= James McCray =

American opera singer (died 2018)

James McCray (died January 2018) was an American operatic tenor and voice teacher.

==Life and career==
Born in Ohio, McCray served in the United States Marine Corps during the Korean War before entering the Mannes School of Music in New York City where he was a pupil of Patricia Neway. In 1962, he won the Metropolitan Opera National Council Auditions. In spring 1965, he was active with the Concert Opera Association at Philharmonic Hall in NYC, singing Chekalinsky in The Queen of Spades and Francesco in the United States premiere of Hector Berlioz's Benvenuto Cellini. The following summer he appeared at the Stratford Festival of Canada as Jimmy Mahoney in Kurt Weill's Rise and Fall of the City of Mahagonny.
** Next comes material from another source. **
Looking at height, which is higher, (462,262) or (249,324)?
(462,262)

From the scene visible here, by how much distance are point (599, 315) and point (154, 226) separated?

From 1965 to 1968, McRay was active with the Israel National Opera; performing such roles as Canio in Pagliacci, Cavaradossi in Tosca, Don Jose in Carmen, Manrico in Il trovatore, Riccardo in Un ballo in maschera, and Samson in Samson et Dalila. In 1969, he made his debut at the New York City Opera as Vladimir Igorevich in Alexander Borodin's Prince Igor. The following year he sang the role of Count Loris Ipanov in Victorien Sardou's Fedora with the Opera Orchestra of New York, conductor Eve Queler, and soprano Judith de Paul in the title role. In 1971, he portrayed the role of Dick Johnson in La fanciulla del West at the Minnesota Opera. That same year he performed the role of Manrico with Irene Dalis and Betty Allen alternating in the role of Azucena for the San Francisco Opera. In 1972, he created the role of Ken in the world premiere of Harold Farberman's The Losers which was commissioned by the Juilliard School.

From 1974 to 1976, McCray performed annually with the Greater Miami Opera Association, portraying roles in productions of Robert Ward's The Crucible, Richard Wagner's The Flying Dutchman, and Giuseppe Verdi's Otello under conductor Emerson Buckley. In 1977 he had a particular triumph at the Seattle Opera as Siegfried in Wagner's The Ring Cycle.

After retiring from singing, McCray lived and taught in The Hague, Netherlands at the McCray International Studio for Vocal Arts. He died in January 2018.